Written instruction
Format every line of the material below as a Markdown table with the columns "No." and "Line," numbering the rows in order and omitting blank lines.

Data to process
/---

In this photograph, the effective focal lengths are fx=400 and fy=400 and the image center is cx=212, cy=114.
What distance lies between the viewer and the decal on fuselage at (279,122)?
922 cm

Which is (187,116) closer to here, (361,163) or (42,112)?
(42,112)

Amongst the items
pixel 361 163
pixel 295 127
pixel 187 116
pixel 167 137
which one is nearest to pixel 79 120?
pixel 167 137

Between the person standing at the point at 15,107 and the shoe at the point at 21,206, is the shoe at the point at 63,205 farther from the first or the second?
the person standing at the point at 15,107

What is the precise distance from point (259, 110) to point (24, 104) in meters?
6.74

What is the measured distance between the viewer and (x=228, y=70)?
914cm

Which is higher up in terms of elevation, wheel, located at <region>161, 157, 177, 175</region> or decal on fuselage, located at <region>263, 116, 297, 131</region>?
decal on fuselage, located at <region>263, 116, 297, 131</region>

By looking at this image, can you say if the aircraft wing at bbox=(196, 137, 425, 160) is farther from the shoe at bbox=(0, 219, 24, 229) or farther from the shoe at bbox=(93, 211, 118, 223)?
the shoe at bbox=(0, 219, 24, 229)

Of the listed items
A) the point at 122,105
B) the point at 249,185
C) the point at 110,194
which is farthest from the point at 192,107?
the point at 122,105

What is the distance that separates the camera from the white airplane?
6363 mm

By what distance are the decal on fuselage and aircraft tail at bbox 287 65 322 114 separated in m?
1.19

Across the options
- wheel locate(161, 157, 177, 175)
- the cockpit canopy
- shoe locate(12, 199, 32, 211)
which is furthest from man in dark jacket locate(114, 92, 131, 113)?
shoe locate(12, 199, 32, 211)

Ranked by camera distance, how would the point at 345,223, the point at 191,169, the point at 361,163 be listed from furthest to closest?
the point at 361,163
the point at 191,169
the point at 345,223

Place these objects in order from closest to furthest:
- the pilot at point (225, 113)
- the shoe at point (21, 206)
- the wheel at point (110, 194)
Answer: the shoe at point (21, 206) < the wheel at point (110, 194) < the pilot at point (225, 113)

\---

Response for this exercise
| No. | Line |
|---|---|
| 1 | In this photograph, the effective focal lengths are fx=400 and fy=400 and the image center is cx=212, cy=114. |
| 2 | What distance lies between the viewer and the decal on fuselage at (279,122)? |
| 3 | 922 cm |
| 4 | Which is (187,116) closer to here, (361,163) or (42,112)? |
| 5 | (42,112) |
| 6 | Amongst the items |
| 7 | pixel 361 163 |
| 8 | pixel 295 127 |
| 9 | pixel 187 116 |
| 10 | pixel 167 137 |
| 11 | which one is nearest to pixel 79 120? |
| 12 | pixel 167 137 |
| 13 | Between the person standing at the point at 15,107 and the shoe at the point at 21,206, is the shoe at the point at 63,205 farther from the first or the second? |
| 14 | the person standing at the point at 15,107 |
| 15 | What is the precise distance from point (259, 110) to point (24, 104) in meters? |
| 16 | 6.74 |
| 17 | What is the measured distance between the viewer and (x=228, y=70)? |
| 18 | 914cm |
| 19 | Which is higher up in terms of elevation, wheel, located at <region>161, 157, 177, 175</region> or decal on fuselage, located at <region>263, 116, 297, 131</region>? |
| 20 | decal on fuselage, located at <region>263, 116, 297, 131</region> |
| 21 | By looking at this image, can you say if the aircraft wing at bbox=(196, 137, 425, 160) is farther from the shoe at bbox=(0, 219, 24, 229) or farther from the shoe at bbox=(93, 211, 118, 223)? |
| 22 | the shoe at bbox=(0, 219, 24, 229) |
| 23 | Of the listed items |
| 24 | A) the point at 122,105 |
| 25 | B) the point at 249,185 |
| 26 | C) the point at 110,194 |
| 27 | which is farthest from the point at 192,107? |
| 28 | the point at 122,105 |
| 29 | What is the distance that separates the camera from the white airplane? |
| 30 | 6363 mm |
| 31 | By what distance are the decal on fuselage and aircraft tail at bbox 287 65 322 114 separated in m? |
| 32 | 1.19 |
| 33 | Across the options |
| 34 | - wheel locate(161, 157, 177, 175) |
| 35 | - the cockpit canopy |
| 36 | - shoe locate(12, 199, 32, 211) |
| 37 | which is furthest from man in dark jacket locate(114, 92, 131, 113)? |
| 38 | shoe locate(12, 199, 32, 211) |
| 39 | Ranked by camera distance, how would the point at 345,223, the point at 191,169, the point at 361,163 be listed from furthest to closest? |
| 40 | the point at 361,163 |
| 41 | the point at 191,169 |
| 42 | the point at 345,223 |
| 43 | Place these objects in order from closest to furthest: |
| 44 | - the pilot at point (225, 113) |
| 45 | - the shoe at point (21, 206) |
| 46 | - the wheel at point (110, 194) |
| 47 | Answer: the shoe at point (21, 206) < the wheel at point (110, 194) < the pilot at point (225, 113) |